365 abonnés 2 276 critiques Suivre son activité

4,0
Publiée le 21 mars 2023
Il y aura deux catégories de spectateur pour ce film. La première trouvera à raison que ce film a un coté fantasme de vieux male alcoolique et libidineux et que coté scabreux de l’histoire est édulcoré. La deuxième se laissera prendre par la fulgurance de cette histoire courte et sans lendemain, la beauté renversante d’Elisabeth Shue, le montage vaporeux, les airs jazzy bluesy, et par la prestation tout en classe déliée de Nicolas Cage. Il incarne un homme désespéré ayant décidé de se suicider à l’alcool, et s’offrant un dernier tour de piste flamboyant et classieux, car cet homme ayant tout perdu, n’a plus l’once d’une agressivité, s’adaptant à tout et préférant s’amuser. Matt Dillon a composé un personnage similaire dans l’excellent Factotum. Pour avoir connu une personne proche de ces deux personnages, y compris dans cette politesse du désespoir et cette absence de colère, je fais partie de la 2e catégorie.
eldarkstone

305 abonnés 2 407 critiques Suivre son activité

4,0
Publiée le 24 février 2023
Deux très grand(e)s acteurs/ctrices au sommet de leur Art dans un très bon film tragico-comique, porté par une histoire incroyable et poignante !
Corentin L.
Corentin L.

12 abonnés 20 critiques Suivre son activité

4,0
Publiée le 20 avril 2025
Une histoire d'amour à la fois belle, sordide et tragique. Incontestablement le meilleur film avec Nicolas Cage.
ÉléonoreMadison
ÉléonoreMadison

79 abonnés 163 critiques Suivre son activité

5,0
Publiée le 18 mars 2022
J'ai adoré. L'histoire est triste mais très bien joué. On ne s'ennuie pas. Les acteurs principaux sont exceptionnels Je le recommande vivement.
Patrick Bateman
Patrick Bateman

44 abonnés 36 critiques Suivre son activité

4,5
Publiée le 15 mars 2022
Leaving Las Vegas est un film rare et magnifique ! Cette histoire d’un alcoolique qui choisit d’en finir avec la vie et de sa rencontre avec une prostituée ( Elisabeth Shue, plus belle que jamais) est tout simplement bouleversante. Nicolas cage mérite amplement l’oscar pour sa performance.

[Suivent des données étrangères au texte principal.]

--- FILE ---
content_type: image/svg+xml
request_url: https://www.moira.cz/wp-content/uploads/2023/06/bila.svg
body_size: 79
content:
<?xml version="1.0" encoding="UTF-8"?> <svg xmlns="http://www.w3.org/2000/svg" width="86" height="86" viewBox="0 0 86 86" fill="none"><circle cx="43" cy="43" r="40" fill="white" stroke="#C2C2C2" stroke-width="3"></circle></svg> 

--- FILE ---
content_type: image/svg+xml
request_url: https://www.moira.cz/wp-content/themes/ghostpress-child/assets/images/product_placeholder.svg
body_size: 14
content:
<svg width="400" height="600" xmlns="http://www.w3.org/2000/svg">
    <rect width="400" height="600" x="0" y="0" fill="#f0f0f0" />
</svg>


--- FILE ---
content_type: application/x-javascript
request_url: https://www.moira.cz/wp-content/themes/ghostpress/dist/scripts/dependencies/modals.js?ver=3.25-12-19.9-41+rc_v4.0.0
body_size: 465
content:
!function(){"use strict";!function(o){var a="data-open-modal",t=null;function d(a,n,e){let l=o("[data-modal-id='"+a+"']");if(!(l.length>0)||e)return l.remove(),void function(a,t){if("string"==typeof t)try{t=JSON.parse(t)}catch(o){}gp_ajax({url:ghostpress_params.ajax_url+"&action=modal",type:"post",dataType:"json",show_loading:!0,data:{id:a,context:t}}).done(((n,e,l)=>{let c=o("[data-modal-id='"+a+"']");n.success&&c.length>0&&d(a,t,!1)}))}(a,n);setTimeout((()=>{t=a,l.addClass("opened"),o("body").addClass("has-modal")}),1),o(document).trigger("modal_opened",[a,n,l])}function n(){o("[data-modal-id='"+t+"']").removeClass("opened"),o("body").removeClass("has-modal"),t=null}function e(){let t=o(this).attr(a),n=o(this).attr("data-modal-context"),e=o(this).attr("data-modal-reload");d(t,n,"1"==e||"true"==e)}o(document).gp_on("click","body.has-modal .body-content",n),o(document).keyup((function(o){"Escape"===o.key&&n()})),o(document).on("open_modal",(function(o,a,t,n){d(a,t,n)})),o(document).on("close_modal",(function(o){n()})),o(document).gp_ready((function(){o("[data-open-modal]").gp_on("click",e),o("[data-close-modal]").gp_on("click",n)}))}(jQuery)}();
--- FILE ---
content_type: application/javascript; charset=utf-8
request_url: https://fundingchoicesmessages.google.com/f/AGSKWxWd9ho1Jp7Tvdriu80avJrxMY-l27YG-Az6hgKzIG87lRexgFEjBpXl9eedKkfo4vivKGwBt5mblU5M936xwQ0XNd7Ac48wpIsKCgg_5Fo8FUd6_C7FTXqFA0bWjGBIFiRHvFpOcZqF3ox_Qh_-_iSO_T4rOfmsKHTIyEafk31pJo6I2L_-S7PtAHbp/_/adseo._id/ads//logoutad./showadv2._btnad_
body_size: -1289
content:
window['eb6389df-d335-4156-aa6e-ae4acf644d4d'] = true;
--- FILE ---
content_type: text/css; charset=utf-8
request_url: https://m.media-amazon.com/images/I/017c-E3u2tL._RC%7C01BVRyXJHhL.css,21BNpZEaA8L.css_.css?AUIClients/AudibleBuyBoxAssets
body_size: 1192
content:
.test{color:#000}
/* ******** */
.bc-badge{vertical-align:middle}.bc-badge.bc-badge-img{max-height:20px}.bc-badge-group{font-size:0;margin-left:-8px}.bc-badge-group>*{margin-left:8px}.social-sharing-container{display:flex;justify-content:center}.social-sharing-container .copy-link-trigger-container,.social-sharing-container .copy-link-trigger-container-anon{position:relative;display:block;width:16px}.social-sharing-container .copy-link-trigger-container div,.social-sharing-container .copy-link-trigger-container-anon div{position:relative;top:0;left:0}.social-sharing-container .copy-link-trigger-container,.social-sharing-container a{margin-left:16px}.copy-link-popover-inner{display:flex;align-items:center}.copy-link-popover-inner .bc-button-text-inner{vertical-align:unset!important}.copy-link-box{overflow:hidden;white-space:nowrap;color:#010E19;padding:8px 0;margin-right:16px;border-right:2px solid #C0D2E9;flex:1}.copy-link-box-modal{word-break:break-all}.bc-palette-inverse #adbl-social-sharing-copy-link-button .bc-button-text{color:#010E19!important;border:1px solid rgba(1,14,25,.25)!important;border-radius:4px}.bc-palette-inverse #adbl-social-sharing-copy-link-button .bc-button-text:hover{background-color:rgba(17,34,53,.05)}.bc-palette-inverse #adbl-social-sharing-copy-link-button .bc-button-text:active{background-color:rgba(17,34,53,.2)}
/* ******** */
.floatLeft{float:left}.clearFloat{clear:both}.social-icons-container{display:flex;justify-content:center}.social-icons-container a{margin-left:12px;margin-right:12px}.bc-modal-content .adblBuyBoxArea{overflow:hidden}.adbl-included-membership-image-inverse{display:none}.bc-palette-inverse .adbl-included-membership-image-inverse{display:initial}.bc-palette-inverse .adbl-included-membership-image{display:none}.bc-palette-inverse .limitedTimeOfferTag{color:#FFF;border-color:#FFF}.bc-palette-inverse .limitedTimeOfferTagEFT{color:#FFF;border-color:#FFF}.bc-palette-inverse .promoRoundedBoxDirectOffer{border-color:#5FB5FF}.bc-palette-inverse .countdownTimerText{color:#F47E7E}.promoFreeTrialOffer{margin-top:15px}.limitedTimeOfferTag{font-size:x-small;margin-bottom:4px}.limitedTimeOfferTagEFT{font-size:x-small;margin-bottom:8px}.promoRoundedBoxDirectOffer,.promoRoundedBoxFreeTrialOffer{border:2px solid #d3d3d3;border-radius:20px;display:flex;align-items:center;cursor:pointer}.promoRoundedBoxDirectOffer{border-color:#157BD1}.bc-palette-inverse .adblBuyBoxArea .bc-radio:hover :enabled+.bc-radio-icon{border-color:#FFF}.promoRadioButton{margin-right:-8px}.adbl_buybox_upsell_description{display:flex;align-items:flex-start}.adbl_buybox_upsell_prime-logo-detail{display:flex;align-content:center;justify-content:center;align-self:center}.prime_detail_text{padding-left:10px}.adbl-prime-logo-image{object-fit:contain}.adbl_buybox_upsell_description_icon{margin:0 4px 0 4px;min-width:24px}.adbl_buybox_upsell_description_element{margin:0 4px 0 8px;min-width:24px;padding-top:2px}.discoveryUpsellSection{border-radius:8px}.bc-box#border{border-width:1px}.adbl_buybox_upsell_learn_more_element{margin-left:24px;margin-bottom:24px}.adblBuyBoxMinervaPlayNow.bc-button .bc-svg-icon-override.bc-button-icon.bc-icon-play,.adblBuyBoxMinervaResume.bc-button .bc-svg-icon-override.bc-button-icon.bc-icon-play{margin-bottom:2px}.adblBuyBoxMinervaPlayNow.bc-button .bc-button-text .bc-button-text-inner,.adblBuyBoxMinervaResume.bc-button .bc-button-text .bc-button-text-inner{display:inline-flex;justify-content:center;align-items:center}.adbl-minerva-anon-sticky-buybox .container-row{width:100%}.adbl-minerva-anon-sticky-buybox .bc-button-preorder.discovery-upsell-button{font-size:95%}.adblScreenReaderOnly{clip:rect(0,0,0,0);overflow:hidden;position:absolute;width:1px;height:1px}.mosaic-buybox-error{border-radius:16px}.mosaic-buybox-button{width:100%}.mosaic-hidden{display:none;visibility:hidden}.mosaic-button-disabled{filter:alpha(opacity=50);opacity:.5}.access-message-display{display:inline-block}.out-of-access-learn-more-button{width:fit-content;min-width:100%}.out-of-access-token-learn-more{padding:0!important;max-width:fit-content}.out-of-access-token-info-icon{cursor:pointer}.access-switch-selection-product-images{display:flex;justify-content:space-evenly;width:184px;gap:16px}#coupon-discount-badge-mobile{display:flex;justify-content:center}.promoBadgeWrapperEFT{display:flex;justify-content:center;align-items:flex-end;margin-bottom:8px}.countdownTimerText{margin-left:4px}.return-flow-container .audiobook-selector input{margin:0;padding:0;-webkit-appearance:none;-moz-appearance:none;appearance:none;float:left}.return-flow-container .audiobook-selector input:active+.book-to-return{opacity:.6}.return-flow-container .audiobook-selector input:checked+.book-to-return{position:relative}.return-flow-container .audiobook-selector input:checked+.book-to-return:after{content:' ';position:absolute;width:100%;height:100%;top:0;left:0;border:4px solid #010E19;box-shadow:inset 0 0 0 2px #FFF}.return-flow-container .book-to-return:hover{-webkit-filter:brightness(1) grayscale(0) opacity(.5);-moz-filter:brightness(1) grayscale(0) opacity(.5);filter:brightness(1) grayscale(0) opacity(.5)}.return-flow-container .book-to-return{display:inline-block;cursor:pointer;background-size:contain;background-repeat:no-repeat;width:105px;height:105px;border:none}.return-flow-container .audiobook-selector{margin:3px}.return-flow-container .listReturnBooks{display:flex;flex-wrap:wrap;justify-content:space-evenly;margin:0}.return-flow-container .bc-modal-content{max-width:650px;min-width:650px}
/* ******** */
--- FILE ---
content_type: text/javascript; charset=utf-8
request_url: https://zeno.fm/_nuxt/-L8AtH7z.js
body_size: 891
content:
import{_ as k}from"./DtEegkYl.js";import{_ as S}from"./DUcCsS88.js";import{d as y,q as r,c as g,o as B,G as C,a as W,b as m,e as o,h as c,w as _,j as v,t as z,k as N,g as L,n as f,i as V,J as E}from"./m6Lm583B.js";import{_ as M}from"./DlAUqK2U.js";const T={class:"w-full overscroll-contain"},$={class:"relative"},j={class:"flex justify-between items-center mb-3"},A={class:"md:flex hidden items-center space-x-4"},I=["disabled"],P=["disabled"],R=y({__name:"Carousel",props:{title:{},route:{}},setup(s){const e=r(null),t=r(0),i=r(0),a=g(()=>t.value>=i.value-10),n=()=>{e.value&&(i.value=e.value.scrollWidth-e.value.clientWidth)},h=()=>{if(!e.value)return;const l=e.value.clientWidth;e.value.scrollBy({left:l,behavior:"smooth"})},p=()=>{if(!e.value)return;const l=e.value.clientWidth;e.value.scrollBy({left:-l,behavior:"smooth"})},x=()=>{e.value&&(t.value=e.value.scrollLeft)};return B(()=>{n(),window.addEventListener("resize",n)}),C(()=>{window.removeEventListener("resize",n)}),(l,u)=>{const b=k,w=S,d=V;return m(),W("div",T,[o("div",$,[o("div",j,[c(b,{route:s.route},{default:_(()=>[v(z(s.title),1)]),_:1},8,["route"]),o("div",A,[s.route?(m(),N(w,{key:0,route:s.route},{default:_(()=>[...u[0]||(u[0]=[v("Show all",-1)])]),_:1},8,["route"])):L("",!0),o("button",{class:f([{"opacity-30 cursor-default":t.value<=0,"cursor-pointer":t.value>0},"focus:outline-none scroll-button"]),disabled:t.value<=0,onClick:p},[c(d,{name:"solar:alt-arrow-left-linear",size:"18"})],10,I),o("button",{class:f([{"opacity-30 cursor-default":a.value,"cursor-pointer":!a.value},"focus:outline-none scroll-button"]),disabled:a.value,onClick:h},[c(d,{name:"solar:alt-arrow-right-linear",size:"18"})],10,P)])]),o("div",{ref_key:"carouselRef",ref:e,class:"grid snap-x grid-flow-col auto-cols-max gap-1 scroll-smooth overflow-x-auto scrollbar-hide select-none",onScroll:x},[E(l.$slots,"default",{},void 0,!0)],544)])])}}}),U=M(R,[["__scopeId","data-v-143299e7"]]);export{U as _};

Dans le rôle de ben qui s’en que l’on comprenne pourquoi (et c’est tant mieux) décide de tout plaquer et de se suicider à l’alcool à las Vegas, l’acteur est tout simplement époustouflant. Du premier au dernier plan le film déborde d’émotion, de scène plus belle les unes que les autres, ou ces deux âmes fragilisées par la vie se livre l’un à l’autre sans jamais vraiment réussir à se trouver. Mike Figgis qui est aussi derrière la bande originale sublime du film, nous offre une histoire d’amour d’une tristesse et d’une désespérance absolue, dans un Las Vegas filmé merveilleusement. A croire aussi que le réalisateur sait ce qu’est l’alcoolisme et la souffrance du personnage tant certaines scènes pourraient être véridiques. Emouvant, touchant et touché par la grâce, Leaving Las Vegas est à marquer d’une pierre blanche.